----- SELECTED EXTRACT -----

Is it reasonable to do this on a Intel i5-10500, 2 cores being exposed to Home Assistant OS, without (i)gpu?

They added more files over night, this page is pretty extensive by now: Downloads – Home Assistant Voice Preview Edition

1 Like

Bummer they must be out of stock now!

Its sort of stange as the audio out is being returned from the upstream ASR when really the upstream ASR and intent response could just stream to wireless audio.

A pi with a respeaker 2 mic can do the same, but dislike the lag the driver software has from each new version of RaspiOS and prefer using stereo USB soundcards such as Plugable USB Audio Adapter – Plugable Technologies
or ADA-15 USB - HQ MINI audio | Axagon

I am not really a fan of how Mike sets out the voice infrastructure as yeah audio out is central and likely should not need to be in a microphone enclosure.
The Python wyoming ‘open standard’ is freshly created whilst Linux has a huge array of high performance C libs for audio and doesn’t make a lot of sense for me at least when we have ALSA to Pulse and the newer pipewire, but you can just pipe to a network socket if you wished which again uses high performance existing linux libs than Python creating unnecessary load for embedded…
But when you have great opensource wireless audio such as Squeezelite or Snapcast it makes even less sense to me.

I have been following Rhasspy and Mycroft from early days and have a repo at StuartIanNaylor · GitHub but thinking of starting again with LinuxVoiceContainer · GitHub just to create some tutorials on how to DiY and use some of the already existing 1st class high performance audio libs Linux already has to offer.
Building a beamforming microphone array on a Pi Zero2 or Radxa as I think I can do better with opensource than opting out to closed source hardware such as the xmos…
Next couple of days I will be making some vids and tutorials on LinuxVoiceContainer · GitHub as an alternative to the HA offering as the implementation often has me bemused.

----- DATASET EXCERPTS -----

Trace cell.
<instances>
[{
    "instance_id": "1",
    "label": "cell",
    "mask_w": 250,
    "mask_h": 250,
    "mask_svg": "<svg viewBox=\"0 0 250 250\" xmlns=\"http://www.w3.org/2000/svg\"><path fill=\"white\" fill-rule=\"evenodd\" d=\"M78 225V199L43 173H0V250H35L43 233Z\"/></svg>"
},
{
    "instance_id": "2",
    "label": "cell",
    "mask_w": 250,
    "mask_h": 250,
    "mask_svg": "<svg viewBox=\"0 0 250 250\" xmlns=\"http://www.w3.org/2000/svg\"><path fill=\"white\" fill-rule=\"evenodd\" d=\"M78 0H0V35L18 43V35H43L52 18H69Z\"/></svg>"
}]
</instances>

-----

SHORT TASK 1:
Translate into Spanish this sentence from the forum thread on Home Assistant voice hardware: "But when you have great opensource wireless audio such as Squeezelite or Snapcast it makes even less sense to me."
SHORT TASK 2:
In the forum thread on Home Assistant voice hardware, what does the writer plan to make videos and tutorials on over the next couple of days?
SHORT TASK 3:
Supply the next part of the forum thread on Home Assistant voice hardware, continuing after its final sentence.

EXERCISE OUTPUT 1:
Pero cuando tienes un excelente audio inalámbrico de código abierto como Squeezelite o Snapcast, para mí tiene todavía menos sentido.

EXERCISE OUTPUT 2:
LinuxVoiceContainer on GitHub, as an alternative to the Home Assistant offering.

EXERCISE OUTPUT 3:
Only little things but they add up as with stereo beamforming generally you have a front facing device, where the enclosure itself acts to attenuate from the rear.
Top up as with HA with 2 mics on top the beamforming is only on the x axis as three mics is the minium in a triangular config to also include the Y planar axis also…
Guess you could use the HA unit on its side but the wheel and button doesn’t lend itself for that in the manner its been constructed.
In fact why have a wheel and button for a voice input… and again bemused
Also why use Whisper as its huge and not that great for command sentences and why are we waiting for HA ASR when so much existing ASR is already production proved.
HA is a great piece of opensource automation control software for near all home control devices and protocols.
I am confused why like Google and the rest they seem to be making there own embedded brand of everything from ASR, TTS to wireless audio when so much already exists in the opensource arena.
My current favorite for ASR is GitHub - wenet-e2e/wenet: Production First and Production Ready End-to-End Speech Recognition Toolkit as its massively lighter than Whisper and can run on much lighter hardware or be a central ASR on a multiclient system where recognition latency is very small the more hardware you throw at it.
Its all been really frustrating as opensource does have competing software but has nowhere near the levels of discipline in the datasets bigdata have to train the opensource software and this is still true.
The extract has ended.